When Luc Robitaille became President of Buisness Operations in 2007, he brought the fans closer to the team. Hockey Fest became an annual event that got us an inside look of the organization, letting fans interact with Kings Management, Players and Alumni. It’s definitely an event that makes you feel like you are a part of the team.

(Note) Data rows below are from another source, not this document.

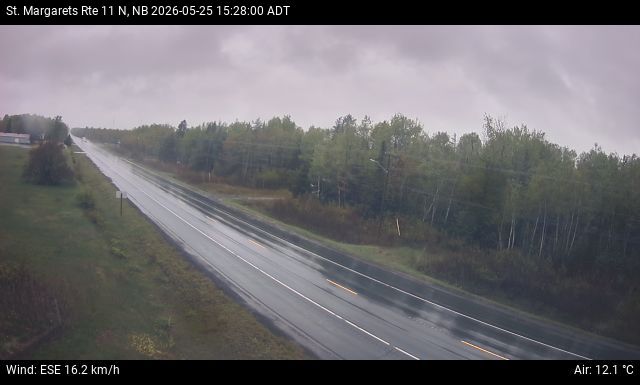 Web Cam image of St. Margarets (NB Highway 11)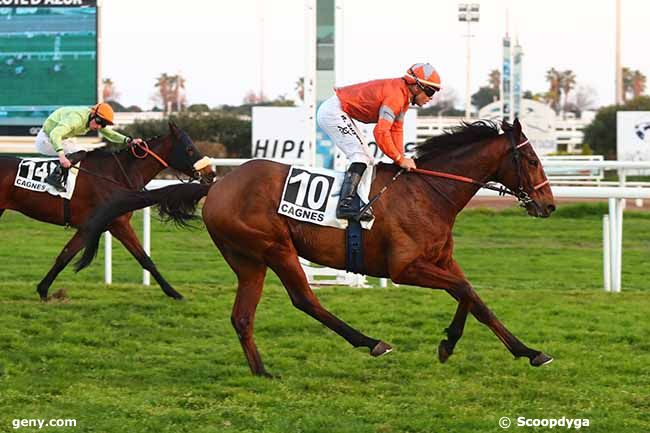 07/02/2024 - Cagnes-sur-Mer - Prix Marildo : Arrivée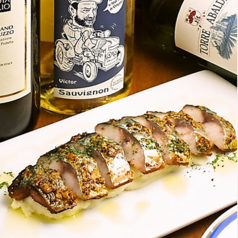 サバのスモーク～マッシュポテト添え～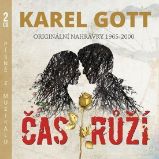 Čas růží - Originální nahrávky 1965-1992 - 2 CD - Karel Gott - Český Pop Rock na CD Čas růží - Originální nahrávky 1965-1992 - 2 CD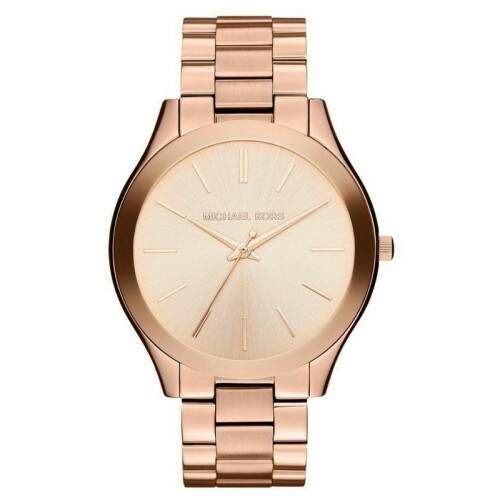 Michael Kors DAMESHORLOGE Michael Kors Slim Runway MK3494 + DOOS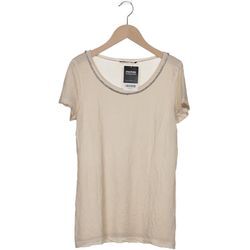 Hallhuber Damen T-Shirt, beige, Gr. 36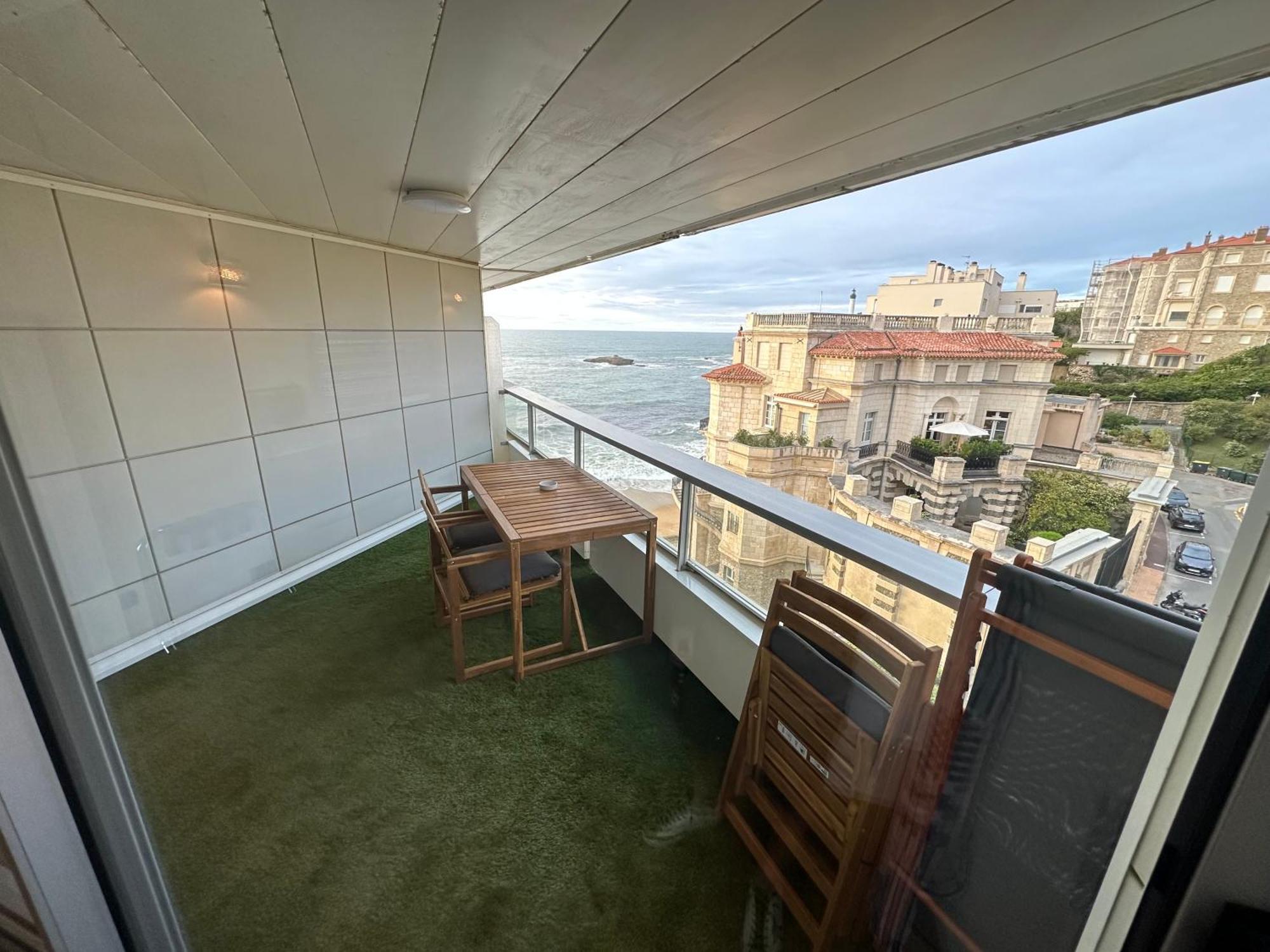 Studio Front De Mer Biarritz - Spa & Thalasso Εξωτερικό φωτογραφία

The rivalry with the Anaheim Ducks makes going to Kings vs Ducks games interesting. The fans don’t like each other in the least bit, and its usually a “who can cheer louder in the other teams house” battle, with the occasional fight. It’s bound to happen sooner or later when you get these two fan-bases together. The rivalry was named the Freeway Face-Off in the 2007-08 season, with the loser of the season series donating to the winning teams charity. Every season, Kings fans travel to Anaheim for the “Duck Roast,” making the Ducks arena sound like a Kings home game. I have yet to participate in the Duck Roast, but it’s definitely on my list.

Stanley Cup Playoffs

Present day Kings. A few changes in Kings Management with a new head coach and assistant coach (Terry Murray and John Stevens) and the man with the plan, Dean Lombardi, the eight year playoff drought came to an end in the 2009-10 season. It looked like the Kings rebuilding stage was finally coming to an end. I was lucky enough to go to the first home playoff game at Staples Center last season, and I have never felt so much energy and excitement. The building was so loud you couldn’t hear the goal horn. It’s something I hope to experience many more times in the upcoming years. Players like Dustin Brown, Anze Kopitar and Drew Doughty give hope to the organization and its fans. Drew Doughty is coming off of a successful sophomore season, winning Olympic Gold, gaining playoff experience and being a Norris Trophy finalist. All at 20 years old. The young team is exciting to watch and they are giving us a reason to cheer again.


Drew Doughty

I love this team more than I can possibly explain, and I hope to see them lift many Stanley Cups.